ABSTRACT

This chapter examines inequalities arising from ethnicity in a rural context. It identifies how different factors, including recent patterns of international migration and historical legacies of ethnic diversity, intertwine to produce multicultural rural areas. First of all, an overview of the significance of the ‘ethnic’ label is presented, recognising its limitations and also its usefulness. Having established this context the review proceeds by highlighting the way in which rural ethnic inequalities are measured. The processes that produce inequalities among ethnic groups are examined, with particular attention to migration and space and place but mindful of historical legacies along with economic transformations and associated recent migration patterns.

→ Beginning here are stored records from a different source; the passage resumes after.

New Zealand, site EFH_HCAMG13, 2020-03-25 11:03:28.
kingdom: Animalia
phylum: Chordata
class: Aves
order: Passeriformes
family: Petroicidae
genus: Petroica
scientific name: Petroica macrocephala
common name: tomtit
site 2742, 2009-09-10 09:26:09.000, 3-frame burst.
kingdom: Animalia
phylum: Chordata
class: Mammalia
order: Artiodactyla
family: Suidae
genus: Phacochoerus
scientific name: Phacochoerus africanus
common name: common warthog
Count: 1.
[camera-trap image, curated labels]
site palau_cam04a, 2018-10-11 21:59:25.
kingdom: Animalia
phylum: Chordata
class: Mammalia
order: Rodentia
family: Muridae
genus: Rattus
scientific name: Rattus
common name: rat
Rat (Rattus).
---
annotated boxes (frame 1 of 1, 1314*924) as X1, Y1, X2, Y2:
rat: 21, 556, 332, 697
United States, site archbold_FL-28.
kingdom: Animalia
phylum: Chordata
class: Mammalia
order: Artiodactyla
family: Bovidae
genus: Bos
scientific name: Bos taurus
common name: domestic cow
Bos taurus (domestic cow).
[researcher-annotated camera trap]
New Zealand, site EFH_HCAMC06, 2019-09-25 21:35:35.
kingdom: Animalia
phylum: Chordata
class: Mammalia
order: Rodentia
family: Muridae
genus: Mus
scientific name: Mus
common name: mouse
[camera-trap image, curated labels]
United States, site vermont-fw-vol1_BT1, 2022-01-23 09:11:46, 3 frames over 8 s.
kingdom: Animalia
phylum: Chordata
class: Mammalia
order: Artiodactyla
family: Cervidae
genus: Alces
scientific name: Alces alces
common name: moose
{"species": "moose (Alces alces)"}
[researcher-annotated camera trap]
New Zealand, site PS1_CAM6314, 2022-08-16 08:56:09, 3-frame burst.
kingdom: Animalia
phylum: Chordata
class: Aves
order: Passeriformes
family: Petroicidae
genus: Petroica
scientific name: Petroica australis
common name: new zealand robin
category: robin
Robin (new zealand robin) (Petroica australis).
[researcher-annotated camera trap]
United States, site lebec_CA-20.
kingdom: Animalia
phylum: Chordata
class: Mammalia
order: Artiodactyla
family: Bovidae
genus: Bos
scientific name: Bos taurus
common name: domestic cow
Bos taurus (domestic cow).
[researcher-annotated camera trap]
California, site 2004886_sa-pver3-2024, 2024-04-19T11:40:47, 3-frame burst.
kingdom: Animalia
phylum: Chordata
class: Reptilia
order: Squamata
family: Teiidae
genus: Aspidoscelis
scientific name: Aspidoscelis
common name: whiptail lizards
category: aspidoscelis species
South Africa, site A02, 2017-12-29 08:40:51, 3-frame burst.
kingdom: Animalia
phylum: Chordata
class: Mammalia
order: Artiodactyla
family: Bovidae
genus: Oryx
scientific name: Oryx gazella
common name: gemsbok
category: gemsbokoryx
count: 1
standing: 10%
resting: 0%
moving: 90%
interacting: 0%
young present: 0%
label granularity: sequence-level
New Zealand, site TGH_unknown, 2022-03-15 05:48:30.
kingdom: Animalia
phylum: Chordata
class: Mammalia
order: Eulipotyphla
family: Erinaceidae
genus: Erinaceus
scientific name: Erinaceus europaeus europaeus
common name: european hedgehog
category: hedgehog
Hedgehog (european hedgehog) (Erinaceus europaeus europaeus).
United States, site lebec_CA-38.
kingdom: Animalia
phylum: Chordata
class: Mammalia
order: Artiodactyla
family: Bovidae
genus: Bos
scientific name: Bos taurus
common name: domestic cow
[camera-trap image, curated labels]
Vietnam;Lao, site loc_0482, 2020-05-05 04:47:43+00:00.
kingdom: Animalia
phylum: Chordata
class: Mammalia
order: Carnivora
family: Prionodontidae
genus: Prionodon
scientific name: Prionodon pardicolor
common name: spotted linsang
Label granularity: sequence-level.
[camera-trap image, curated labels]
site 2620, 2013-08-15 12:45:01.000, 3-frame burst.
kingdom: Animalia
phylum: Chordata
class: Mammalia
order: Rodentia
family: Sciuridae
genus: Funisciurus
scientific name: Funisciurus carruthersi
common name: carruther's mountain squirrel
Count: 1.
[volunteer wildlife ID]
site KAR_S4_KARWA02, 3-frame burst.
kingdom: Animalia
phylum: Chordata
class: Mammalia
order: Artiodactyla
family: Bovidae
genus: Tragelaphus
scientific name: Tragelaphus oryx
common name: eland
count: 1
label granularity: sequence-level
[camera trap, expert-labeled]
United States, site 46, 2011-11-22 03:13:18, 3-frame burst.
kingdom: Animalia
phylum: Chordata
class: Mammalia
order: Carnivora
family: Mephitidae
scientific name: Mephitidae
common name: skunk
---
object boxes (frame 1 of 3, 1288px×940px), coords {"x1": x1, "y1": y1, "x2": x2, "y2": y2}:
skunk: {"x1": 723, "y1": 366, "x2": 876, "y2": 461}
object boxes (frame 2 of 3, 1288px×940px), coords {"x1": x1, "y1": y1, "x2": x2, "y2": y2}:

One of the problems in classifying social groups by ethnicity, gender, migration status and so forth is that it can leave individuals in certain groups open to manipulation by more dominant groups (Massey, 1994; Waters & Eschbach, 1995; Eide, 2010). This overlooks important nuances within and between groups and fails to pay attention to the way different aspects of identity intersect, but perhaps more importantly it ignores the fact that ethnicity, like other aspects of identity, is socially constructed (Jenkins, 2014). It is formed through ever changing, social interaction (Bauman, 2004), shifting according to many other factors including culture along with individual experiences, expectations, qualifications and socioeconomic status (Barnard & Turner, 2011). Thus different groups continue to ‘change shape’, altering their social identity according to particular circumstances (Waters & Eschbach, 1995, p. 420). For example, migrants wish to belong rather than remain solely within a static social group, often with essentialised identity (Probyn, 1996). This desire can give rise to hybrid identities and in certain circumstances migrants may use double frames of reference as they position themselves in a new destination (Nowicka, 2012 in Nowicka, 2014). Ethnicity is therefore one aspect of ‘identity as transition’ (Fortier, 2000, p. 8) with symbolic representations produced, reproduced and transformed over time (Waters & Eschbach, 1995).